In the summer of 1990, it began clear that the US government was beginning to marginalize Iraq, with the intent of going to war with the Middle Eastern nation.

The US was claiming that Iraq’s border dispute with Kuwait was an act of aggression and by late Summer of 1990, the US began a military build-up against Iraq, getting Saudi permission to use their country as a base in which to begin an invasion.

Activists in Grand Rapids began holding weekly demonstrations in front of the federal building in downtown, sometime in September of 1990. The weekly demonstrations grew in size between September and the New Year, as the Bush Administration began to ramp up campaign to justify an invasion of Iraq.

The US news media was going along with US government’s propaganda and also began to beat the war drums. CNN, which was a fairly recent player in news market, became the first 24 hour news platform and made the US build-up to the war in Iraq its main focus, providing daily coverage of US military press briefings and creating digital graphics for promoting the Gulf War.

The US military assault on Iraq, known as Operation Desert Storm, began as the national known as Martin Luther King Jr. day was being celebrated. Once the war started, the Pentagon, along with most major news outlets began framing the issue to the public as Support for the Troops. Many cities across the country, including Grand Rapids, decorated their downtown districts with yellow ribbons tied on trees or lamp posts. Such displays was meant to silence any anti-war sentiment and equate being agains the US war as being against the US troops.

There were protests every Monday in Grand Rapids, mostly in front of the Federal building, but sometimes those in the demonstrations would march. The picture above is a student-led march that began at the Federal building, but continued throughout the downtown area. These demonstrations lasted until late February of 1991, when the US ended their military attack against Iraq.

During those 6 weeks of protesting, there were other actions that were organized in Grand Rapids:

▪ In late January the Institute for Global Education organized a Teach-In on the Gulf War, which provided sessions on a history of US foreign policy in that region and workshops on civil disobedience.

▪ At a GVSU hosted MLK Day (downtown GR campus) there was a workshop done on US militarism and racism, with an emphasis on what is referred to as an economic draft. An economic draft, means that a disproportionate amount of black and latino/latinx youth were joining the US military because of the lack of work and education opportunities.

■ PROVIDED RECORDS ■
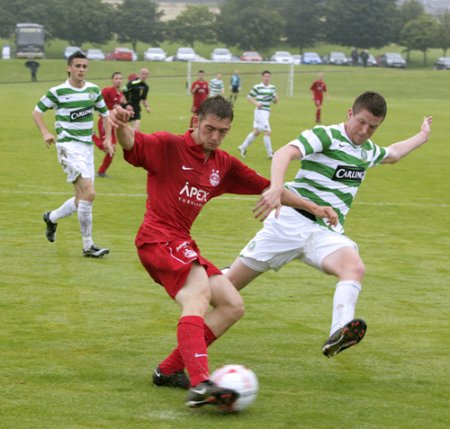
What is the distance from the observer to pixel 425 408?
6.41m

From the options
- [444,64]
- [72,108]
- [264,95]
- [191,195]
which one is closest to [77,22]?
[444,64]

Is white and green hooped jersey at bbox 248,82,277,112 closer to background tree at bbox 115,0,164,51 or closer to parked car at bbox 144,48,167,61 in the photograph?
parked car at bbox 144,48,167,61

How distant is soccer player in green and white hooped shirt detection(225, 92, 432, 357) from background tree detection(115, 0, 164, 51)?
103731 millimetres

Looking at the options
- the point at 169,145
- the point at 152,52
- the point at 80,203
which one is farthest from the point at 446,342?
the point at 152,52

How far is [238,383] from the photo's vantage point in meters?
6.03

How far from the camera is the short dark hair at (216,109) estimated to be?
21.2 ft

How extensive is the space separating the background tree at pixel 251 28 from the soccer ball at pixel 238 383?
104 m

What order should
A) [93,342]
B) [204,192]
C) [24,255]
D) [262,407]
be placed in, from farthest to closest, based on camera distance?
[24,255]
[93,342]
[204,192]
[262,407]

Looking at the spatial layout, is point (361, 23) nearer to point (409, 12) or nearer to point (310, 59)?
point (409, 12)

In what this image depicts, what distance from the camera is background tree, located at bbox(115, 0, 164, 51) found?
109438mm

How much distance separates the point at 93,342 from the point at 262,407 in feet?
6.55

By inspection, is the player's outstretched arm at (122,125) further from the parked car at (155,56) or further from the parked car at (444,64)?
the parked car at (444,64)

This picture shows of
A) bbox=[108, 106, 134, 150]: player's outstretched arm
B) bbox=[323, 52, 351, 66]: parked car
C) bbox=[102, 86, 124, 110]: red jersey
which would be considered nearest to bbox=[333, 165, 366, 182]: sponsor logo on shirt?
bbox=[108, 106, 134, 150]: player's outstretched arm

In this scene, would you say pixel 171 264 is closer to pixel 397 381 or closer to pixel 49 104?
pixel 397 381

■ OBJECTIVES ■
a – Retype the passage on the Grand Rapids Gulf War protests from "In the summer" up to and including "invasion of Iraq.".
b – Lay out the lines of the records from the line with "How distant is" up to and including the line with "103731 millimetres" as a numbered list, leaving out blank lines.

■ EXPECTED RESULTS ■
a –
In the summer of 1990, it began clear that the US government was beginning to marginalize Iraq, with the intent of going to war with the Middle Eastern nation.

The US was claiming that Iraq’s border dispute with Kuwait was an act of aggression and by late Summer of 1990, the US began a military build-up against Iraq, getting Saudi permission to use their country as a base in which to begin an invasion.

Activists in Grand Rapids began holding weekly demonstrations in front of the federal building in downtown, sometime in September of 1990. The weekly demonstrations grew in size between September and the New Year, as the Bush Administration began to ramp up campaign to justify an invasion of Iraq.

b –
1. How distant is soccer player in green and white hooped shirt detection(225, 92, 432, 357) from background tree detection(115, 0, 164, 51)?
2. 103731 millimetres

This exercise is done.